Paul Lester
CD OFTHEWEEK
Perhaps even more than Fatboy Slim and the Chemical Brothers, Artful Dodger are the most successful dance act in the United Kingdom today. Southampton thirtysomethings Mark Hill and Pete Devereux sold upwards of 1,5-million copies of their first three singles, Re-Rewind, Movin’ Too Fast and Woman Trouble, over the last 12 months. Like every dance-music form before it, garage (otherwise known as two-step, because the second and fourth bass-drum beat in every bar are omitted, creating its unusual faltering rhythm) will soon mutate into something quite different. The duo’s long-awaited debut LP, It’s All about the Stragglers (London), is less a signpost towards garage’s future than a glorious summation of the music to date.
A series of team-ups featuring a host of mainly unknown vocalists, It’s All about the Stragglers (London) is like a mix CD or a compilation. Re-Rewind and Movin’ Too Fast are here, as is Woman Trouble (co-starring David and Brit-soul man Robbie Craig). But there are other tracks that lend it a story-so-far feel: Something was a club hit but was never properly released; the same goes for What You Gonna Do, another vehicle for David’s dulcet tones.

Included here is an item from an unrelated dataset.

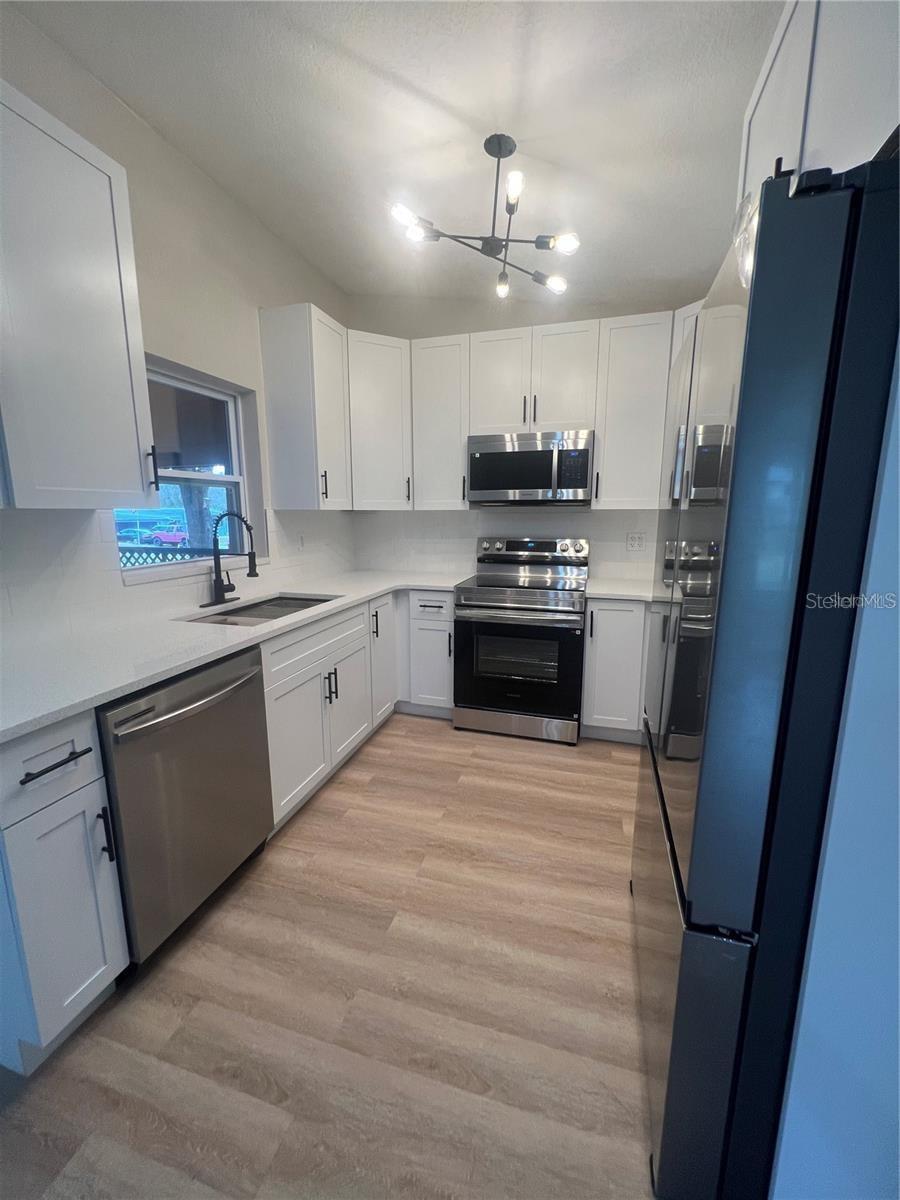 SAN SEM KNOLLS - Residential Lease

So Artful Dodger’s first LP is also their first greatest hits collection. No surprise, really: this is great pop music, like Motown or Philly, with Devereux-Hill the Holland-Dozier-Holland or Gamble and Huff of the scene. And they are songs, not just looped grooves or repetitive beats. The duo’s commercial instincts have clearly been honed to the point where anything extraneous to the melody and the hook is removed (although the background detail is superb).

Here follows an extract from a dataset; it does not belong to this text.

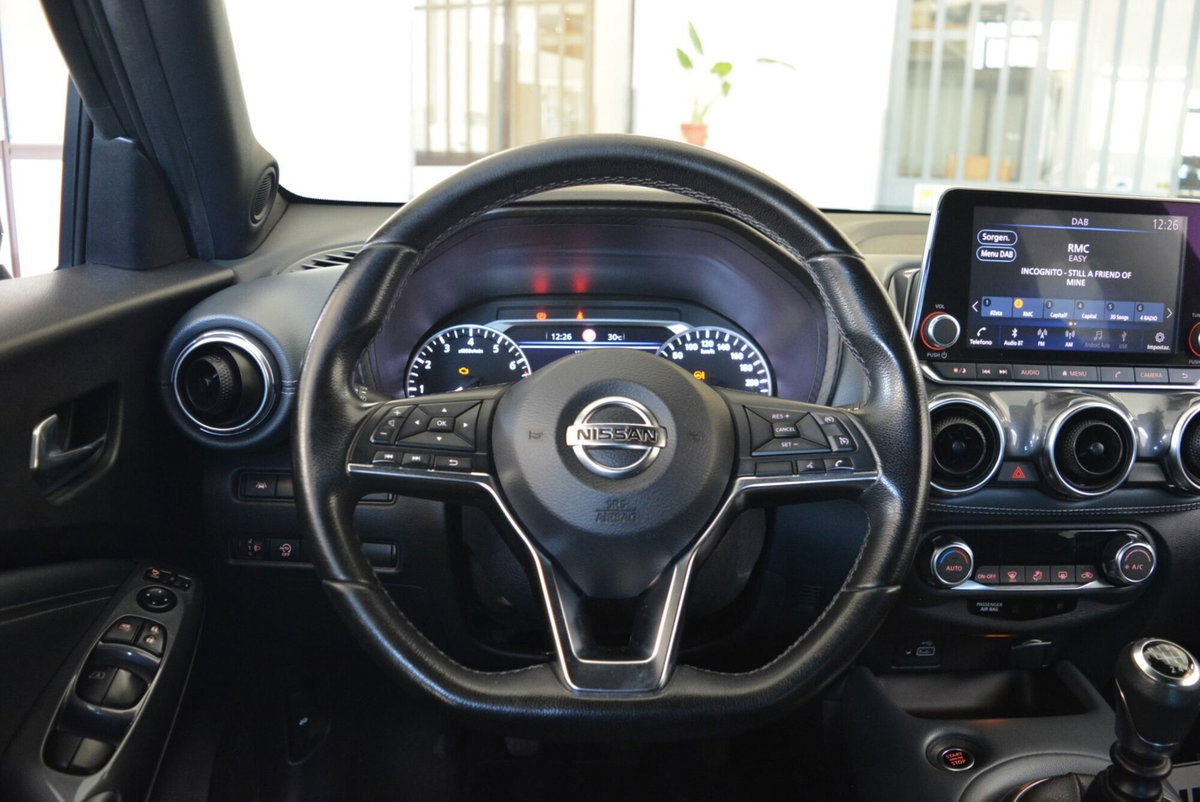 Nissan Juke 1.0 dig-t N-Connecta 114cv (17)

It’s true that there is a recognisable method to Artful Dodger’s hit making. There are signifiers of sophistication and classiness the Spanish guitar on Think about Me, the harpsichord on TwentyFourSeven to make your average hairy frat-rocker blanch. And the songs do all share a patented structure, with lyrics drawn from the language of teenage luv. Really, though, it’s no more smoothly calculated than, say, Travis and Coldplay’s rote miserabilism. Besides, when was the last time you heard a pizzicato violin motif on an indie-guitar record?